Segment Open
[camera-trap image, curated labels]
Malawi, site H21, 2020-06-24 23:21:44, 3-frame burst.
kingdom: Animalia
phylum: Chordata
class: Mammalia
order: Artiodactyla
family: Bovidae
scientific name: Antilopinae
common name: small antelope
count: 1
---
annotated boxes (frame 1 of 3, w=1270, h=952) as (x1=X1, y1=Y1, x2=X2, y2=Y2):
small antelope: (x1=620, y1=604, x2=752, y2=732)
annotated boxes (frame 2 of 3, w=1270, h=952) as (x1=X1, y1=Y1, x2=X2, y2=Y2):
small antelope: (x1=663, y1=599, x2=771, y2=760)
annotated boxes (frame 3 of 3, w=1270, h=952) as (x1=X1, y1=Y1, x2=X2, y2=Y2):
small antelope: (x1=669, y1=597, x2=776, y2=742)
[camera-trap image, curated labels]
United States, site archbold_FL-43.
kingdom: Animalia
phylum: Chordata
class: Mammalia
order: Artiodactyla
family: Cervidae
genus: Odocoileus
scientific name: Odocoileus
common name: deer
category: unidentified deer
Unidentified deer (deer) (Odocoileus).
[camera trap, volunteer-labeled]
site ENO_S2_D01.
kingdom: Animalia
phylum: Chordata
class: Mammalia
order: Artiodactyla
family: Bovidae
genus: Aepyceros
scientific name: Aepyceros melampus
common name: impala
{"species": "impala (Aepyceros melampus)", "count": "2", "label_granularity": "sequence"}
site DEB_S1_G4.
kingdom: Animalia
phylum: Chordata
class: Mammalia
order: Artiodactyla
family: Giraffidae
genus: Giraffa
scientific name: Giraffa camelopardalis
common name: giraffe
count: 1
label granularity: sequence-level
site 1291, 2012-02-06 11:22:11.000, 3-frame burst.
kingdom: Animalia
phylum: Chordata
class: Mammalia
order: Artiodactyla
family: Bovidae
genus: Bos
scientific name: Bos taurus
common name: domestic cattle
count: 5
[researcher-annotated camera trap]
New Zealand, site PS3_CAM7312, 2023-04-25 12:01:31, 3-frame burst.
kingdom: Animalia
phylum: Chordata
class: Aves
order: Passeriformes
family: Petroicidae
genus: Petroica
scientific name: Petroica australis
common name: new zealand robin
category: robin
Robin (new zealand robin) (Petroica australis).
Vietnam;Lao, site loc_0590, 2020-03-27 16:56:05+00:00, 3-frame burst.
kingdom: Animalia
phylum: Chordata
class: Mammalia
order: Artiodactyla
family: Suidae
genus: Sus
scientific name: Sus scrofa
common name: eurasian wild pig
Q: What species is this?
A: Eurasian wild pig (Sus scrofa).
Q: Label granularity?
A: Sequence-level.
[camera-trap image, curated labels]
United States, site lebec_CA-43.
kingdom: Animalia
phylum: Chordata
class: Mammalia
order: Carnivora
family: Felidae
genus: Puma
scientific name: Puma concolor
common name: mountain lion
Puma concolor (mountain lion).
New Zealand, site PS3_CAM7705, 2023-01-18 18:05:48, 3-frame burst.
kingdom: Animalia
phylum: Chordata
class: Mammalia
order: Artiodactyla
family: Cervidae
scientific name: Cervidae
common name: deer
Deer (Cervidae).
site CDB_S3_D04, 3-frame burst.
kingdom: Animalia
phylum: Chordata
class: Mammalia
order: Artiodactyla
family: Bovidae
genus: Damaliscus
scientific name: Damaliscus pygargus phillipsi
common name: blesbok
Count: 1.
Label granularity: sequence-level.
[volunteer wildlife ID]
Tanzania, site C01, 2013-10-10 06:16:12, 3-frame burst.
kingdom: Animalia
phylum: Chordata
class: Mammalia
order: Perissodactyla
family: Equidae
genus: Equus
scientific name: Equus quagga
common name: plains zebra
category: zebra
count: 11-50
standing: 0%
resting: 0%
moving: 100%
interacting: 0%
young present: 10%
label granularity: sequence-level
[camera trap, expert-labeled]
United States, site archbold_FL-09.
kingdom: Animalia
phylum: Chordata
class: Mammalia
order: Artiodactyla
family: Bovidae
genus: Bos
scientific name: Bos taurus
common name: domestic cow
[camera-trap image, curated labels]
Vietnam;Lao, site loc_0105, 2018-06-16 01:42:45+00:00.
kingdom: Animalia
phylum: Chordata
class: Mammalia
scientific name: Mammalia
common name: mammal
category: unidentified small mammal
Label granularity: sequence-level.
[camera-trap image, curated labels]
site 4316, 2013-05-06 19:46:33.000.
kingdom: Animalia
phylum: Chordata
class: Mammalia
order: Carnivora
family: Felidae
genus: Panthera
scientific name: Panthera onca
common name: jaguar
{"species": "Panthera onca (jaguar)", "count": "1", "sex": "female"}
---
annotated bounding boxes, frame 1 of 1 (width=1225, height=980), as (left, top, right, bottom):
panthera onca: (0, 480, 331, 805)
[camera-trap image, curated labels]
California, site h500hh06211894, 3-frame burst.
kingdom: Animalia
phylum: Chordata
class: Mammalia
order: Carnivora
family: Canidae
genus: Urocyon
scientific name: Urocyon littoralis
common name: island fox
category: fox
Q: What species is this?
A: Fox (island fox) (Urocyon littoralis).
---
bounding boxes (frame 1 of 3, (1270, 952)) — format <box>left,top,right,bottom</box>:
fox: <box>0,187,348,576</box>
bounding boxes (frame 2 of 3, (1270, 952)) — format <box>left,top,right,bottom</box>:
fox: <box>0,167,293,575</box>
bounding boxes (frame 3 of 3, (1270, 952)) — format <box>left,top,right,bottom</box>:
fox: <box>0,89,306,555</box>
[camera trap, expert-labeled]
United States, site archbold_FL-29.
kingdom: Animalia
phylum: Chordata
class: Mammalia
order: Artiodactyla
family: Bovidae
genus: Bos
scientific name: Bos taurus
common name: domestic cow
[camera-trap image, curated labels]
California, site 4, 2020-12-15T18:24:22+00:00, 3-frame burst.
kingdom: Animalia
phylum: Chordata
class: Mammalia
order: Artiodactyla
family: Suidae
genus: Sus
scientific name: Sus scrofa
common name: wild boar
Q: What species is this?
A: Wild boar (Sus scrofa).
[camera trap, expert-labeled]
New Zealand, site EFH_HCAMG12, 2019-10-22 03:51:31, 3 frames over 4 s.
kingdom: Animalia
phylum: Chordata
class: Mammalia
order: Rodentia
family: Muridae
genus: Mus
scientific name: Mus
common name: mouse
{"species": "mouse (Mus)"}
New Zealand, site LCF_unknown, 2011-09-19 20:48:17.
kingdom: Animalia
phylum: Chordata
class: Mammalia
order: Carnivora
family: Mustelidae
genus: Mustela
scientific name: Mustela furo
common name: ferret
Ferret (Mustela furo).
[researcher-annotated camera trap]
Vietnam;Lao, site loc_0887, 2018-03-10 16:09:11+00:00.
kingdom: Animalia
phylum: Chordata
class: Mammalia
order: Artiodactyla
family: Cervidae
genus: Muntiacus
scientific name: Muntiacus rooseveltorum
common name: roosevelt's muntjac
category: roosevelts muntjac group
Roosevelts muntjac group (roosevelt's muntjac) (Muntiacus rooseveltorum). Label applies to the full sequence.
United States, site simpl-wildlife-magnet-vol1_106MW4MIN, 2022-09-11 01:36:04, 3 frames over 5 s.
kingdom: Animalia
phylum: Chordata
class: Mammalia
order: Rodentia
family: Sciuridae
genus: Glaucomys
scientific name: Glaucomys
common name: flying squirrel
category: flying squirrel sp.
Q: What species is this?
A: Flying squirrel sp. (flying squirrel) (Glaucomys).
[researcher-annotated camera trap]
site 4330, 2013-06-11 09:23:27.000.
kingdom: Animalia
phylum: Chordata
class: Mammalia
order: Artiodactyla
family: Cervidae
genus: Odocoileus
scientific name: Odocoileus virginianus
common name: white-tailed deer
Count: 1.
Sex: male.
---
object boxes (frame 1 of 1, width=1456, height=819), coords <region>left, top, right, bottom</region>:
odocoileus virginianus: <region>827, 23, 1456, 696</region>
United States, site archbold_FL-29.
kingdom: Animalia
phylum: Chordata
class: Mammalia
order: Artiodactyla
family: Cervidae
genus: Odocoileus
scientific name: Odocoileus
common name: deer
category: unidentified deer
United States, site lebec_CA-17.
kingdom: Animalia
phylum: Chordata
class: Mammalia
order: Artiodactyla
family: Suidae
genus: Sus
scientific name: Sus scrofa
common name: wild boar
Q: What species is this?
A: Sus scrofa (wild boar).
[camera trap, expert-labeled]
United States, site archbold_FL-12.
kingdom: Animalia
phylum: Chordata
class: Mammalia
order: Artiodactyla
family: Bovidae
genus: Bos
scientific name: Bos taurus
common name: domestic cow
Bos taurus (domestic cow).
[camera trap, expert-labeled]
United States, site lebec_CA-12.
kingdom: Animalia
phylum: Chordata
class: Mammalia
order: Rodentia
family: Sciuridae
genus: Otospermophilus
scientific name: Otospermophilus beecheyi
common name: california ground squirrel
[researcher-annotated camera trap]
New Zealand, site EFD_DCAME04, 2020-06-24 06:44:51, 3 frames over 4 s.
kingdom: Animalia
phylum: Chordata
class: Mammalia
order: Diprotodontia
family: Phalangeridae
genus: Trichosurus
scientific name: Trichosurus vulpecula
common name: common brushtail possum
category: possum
Segment Closed
* What the task requires *
Please return every line of the material above that includes "Aepyceros".

* Solution *
genus: Aepyceros
scientific name: Aepyceros melampus
{"species": "impala (Aepyceros melampus)", "count": "2", "label_granularity": "sequence"}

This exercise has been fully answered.